[INPUT MATERIAL Boundary: Start]

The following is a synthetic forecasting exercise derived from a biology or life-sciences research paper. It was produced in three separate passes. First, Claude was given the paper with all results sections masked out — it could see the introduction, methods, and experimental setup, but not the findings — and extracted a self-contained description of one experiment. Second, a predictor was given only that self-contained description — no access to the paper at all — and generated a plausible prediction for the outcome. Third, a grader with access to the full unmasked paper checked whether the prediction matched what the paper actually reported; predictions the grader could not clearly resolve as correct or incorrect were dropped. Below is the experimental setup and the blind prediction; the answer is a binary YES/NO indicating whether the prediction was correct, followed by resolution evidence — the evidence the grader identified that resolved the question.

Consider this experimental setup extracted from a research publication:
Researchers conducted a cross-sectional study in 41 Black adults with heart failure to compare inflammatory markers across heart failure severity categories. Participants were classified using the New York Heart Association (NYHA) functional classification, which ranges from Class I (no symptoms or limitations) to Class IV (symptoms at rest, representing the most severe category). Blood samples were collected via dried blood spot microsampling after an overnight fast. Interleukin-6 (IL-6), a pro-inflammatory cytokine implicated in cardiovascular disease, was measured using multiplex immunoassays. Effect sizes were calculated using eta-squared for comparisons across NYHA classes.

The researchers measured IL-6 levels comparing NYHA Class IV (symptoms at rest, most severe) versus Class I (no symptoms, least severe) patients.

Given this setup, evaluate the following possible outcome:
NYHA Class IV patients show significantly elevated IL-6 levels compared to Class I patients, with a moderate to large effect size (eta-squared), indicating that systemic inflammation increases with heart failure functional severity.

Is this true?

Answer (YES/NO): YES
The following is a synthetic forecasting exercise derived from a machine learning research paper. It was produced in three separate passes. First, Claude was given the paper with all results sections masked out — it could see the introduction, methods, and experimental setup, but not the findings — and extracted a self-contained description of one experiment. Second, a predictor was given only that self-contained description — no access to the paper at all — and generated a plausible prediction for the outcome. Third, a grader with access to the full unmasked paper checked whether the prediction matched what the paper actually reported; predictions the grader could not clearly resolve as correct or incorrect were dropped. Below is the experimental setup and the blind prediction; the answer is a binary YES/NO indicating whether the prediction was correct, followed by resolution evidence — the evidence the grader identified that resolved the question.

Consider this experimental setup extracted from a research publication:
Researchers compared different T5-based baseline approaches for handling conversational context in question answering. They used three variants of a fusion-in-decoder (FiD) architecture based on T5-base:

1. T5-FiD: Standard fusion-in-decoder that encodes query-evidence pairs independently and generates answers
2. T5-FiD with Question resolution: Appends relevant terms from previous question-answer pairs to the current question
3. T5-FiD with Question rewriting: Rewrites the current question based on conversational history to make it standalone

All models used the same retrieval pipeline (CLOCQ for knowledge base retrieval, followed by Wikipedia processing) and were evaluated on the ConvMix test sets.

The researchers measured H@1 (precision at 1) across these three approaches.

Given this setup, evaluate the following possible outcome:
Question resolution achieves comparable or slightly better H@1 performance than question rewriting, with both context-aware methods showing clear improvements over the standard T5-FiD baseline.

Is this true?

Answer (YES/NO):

[INPUT MATERIAL Boundary: End]

> TASK BRIEF:
Return only those lines of the records that contain the string "Class".

> TASK ANSWER:
Researchers conducted a cross-sectional study in 41 Black adults with heart failure to compare inflammatory markers across heart failure severity categories. Participants were classified using the New York Heart Association (NYHA) functional classification, which ranges from Class I (no symptoms or limitations) to Class IV (symptoms at rest, representing the most severe category). Blood samples were collected via dried blood spot microsampling after an overnight fast. Interleukin-6 (IL-6), a pro-inflammatory cytokine implicated in cardiovascular disease, was measured using multiplex immunoassays. Effect sizes were calculated using eta-squared for comparisons across NYHA classes.
The researchers measured IL-6 levels comparing NYHA Class IV (symptoms at rest, most severe) versus Class I (no symptoms, least severe) patients.
NYHA Class IV patients show significantly elevated IL-6 levels compared to Class I patients, with a moderate to large effect size (eta-squared), indicating that systemic inflammation increases with heart failure functional severity.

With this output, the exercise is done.